In Germany, years before the second World War, a 60-year-old man built himself a camera. The camera wasn’t normal. It could magnify an object up to 30 times its actual size. This device opened up an entire world to the man, and he shared what he found with the rest of the world.
Karl Blossfeldt first published his photographs in a book titled, Urformen der Kunst (Art Forms in Nature) in 1928. It was an overnight success and devotees were fascinated by the abstract shapes and structures in nature that his photography revealed.
Given access to his fantastic photography and some text, my challenge was to design a book that would present his work in a means that was both intriguing and invisible. I needed to suggest the mystery of his photography while not distracting from the beautiful images themselves.

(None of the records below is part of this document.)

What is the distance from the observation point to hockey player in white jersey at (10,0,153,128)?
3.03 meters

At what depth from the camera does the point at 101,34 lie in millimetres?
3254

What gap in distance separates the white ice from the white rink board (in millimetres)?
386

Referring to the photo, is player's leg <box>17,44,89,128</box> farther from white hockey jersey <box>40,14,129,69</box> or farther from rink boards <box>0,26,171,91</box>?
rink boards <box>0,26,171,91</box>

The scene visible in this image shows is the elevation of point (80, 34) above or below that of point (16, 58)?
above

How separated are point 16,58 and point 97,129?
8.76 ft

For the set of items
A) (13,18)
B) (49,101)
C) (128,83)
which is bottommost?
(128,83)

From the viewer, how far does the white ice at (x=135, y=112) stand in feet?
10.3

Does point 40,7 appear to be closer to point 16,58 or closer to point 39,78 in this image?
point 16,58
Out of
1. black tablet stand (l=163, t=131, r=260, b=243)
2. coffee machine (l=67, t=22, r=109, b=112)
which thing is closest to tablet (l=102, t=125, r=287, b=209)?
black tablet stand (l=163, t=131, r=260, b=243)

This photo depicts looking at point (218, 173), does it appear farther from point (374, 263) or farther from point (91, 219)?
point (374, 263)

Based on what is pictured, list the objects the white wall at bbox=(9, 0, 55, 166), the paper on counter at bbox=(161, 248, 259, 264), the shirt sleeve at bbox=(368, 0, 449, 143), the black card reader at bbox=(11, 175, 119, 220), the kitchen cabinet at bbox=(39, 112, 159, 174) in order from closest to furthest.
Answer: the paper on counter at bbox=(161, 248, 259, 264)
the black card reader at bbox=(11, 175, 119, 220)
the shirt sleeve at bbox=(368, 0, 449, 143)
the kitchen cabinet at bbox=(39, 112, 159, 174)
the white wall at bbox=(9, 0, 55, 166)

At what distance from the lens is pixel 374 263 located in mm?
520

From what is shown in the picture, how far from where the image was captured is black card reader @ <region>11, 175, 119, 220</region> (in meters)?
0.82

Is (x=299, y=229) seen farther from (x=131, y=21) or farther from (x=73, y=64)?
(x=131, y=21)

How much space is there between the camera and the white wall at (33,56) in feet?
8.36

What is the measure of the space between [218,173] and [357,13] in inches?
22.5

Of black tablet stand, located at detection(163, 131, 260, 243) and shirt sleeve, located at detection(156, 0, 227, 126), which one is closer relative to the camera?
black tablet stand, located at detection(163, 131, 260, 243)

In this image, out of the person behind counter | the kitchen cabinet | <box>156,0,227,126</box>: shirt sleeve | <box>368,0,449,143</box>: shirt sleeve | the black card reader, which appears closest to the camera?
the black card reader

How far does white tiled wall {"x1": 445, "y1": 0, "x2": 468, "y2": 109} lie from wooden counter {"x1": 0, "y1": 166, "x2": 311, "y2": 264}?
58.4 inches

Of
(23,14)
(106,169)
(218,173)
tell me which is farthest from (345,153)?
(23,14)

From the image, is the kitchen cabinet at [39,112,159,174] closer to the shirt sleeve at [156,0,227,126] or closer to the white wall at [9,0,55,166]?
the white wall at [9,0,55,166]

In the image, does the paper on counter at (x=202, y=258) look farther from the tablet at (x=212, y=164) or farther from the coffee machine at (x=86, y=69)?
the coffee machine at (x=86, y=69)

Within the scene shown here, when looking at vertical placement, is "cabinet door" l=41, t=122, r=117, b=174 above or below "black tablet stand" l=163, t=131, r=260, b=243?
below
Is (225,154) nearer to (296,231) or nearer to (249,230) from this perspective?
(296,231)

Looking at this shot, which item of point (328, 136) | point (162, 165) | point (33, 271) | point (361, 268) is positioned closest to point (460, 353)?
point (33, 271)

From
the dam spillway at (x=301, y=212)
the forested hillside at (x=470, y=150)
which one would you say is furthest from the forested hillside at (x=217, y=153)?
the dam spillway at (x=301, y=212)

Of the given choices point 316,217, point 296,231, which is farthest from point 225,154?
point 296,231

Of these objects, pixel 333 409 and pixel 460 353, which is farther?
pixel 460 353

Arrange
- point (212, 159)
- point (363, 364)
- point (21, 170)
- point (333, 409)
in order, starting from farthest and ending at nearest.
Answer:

I began with a classic typeface that reflected the beauty of pen strokes and grounded the book in more of a traditional design. But then, I took what was common and accepted and I began to break it up, move it around so that what is normally considered common became surprising and unexpected, much like Blossfeld’s photography.
That was enough to capture the readers’ attention on the cover and title page, but then, for the text itself, I pulled back and allowed the photographs to speak for themselves. Nothing distracts more from an art book than over-designing. I kept the tones soft to reflect the colors found in his duo-tone photography, but then offered generous margins and white space to keep the focus on the photographs themselves.
In the end, the cover design intrigues, but then pulls back to allow readers the delight found in Blossfeld’s photography.